I had a far less awful birth experience but was still traumatised - to think my friends would think like this is awful and makes me very sad. It also makes a lot of people remember their trauma, worry about possible trauma or to feel devestated for women who experience it.

PinkTulips · 25/08/2009 21:46

I still sometimes burst into tears if i see a birth on tv that reminds me of dd's... and by OP's standards it wasn't that bad a birth but for me, and for dp having to witness it, it was the single worst experiance of our lives as well as the most wonderful as we got dd out of it.

StayFrostysSister · 25/08/2009 21:46

This reply has been deleted

Message withdrawn at poster's request.

Jimmychasesducks · 25/08/2009 21:50

yabu
I have had 2 births
one was a nightmare, eneded up with me being cut and forcpeps, BUT NO PROBS WITH DS.

the 2nd was fine but ended up with dd not brathing and in SCBU

GIVE THE POOR WOMAN A BREAK.
(sorry weird keyboard)

hester · 25/08/2009 21:51

I'm struck by OP saying, "She doesn't go on and on about it to be fair". I would have more sympathy with OP if her friend was constantly ranting on about her birth experience without allowing conversational space for anybody else's, but it sounds as though she is keeping things in perspective.

I had a back labour, failure to progress, fetal distress and EMCS. Fairly standard stuff, and very definitely a walk in the park compared to some of the birth stories on here. And yet I did feel distressed for some months after the birth. I felt tearful whenever I thought about it, and longed to discuss it with someone but felt I couldn't really, because the facts didn't 'justify' how traumatised I felt. Health professionals just told me that the only important thing was that I had a healthy baby. My NCT group was so full of horror stories (only two of us didn't have emergency sections, and those two had truly horrendous assisted births) that there was a kind of tacit mutual agreement not to go there.

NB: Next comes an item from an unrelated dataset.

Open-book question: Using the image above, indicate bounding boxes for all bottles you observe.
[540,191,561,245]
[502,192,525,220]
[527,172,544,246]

Women have a responsibility to other women not to grandstand with their birth stories or use them to terrify the newly pregnant. But, you know, we do need the space to talk about how disturbing, shocking and distressing birth can be, and without having to prove that we suffered like no other woman has suffered before.

ElieRM · 25/08/2009 21:52

Where's OP? Have awful feeling she's deliberately stirred it up, and has upset lots of people in the process. Not the kind of friend I'd want.

peppapighastakenovermylife · 25/08/2009 21:52

pinktulips - me too. I cry without fail evey time I see a birth on tv where the baby cries after birth as DS was born blue and not breathing.

OP - do you understand what forceps entails and what it can do???

piscesmoon · 25/08/2009 22:00

YABU. It was difficult for her-not helpful to point out that other people have worse!

SerendipitousHarlot · 25/08/2009 22:04

Still waiting to find out if OP has given birth...

skybright · 25/08/2009 22:04

YABU...Especially as she does not even bring it up that much,her birth experience sounds pretty frightning to me....actually forceps scare the shit out of me...only a couple of months ago in a very large hospital a baby died after having his neck broken by the Doctor using forceps.

Very very rare thing to happen thankfully.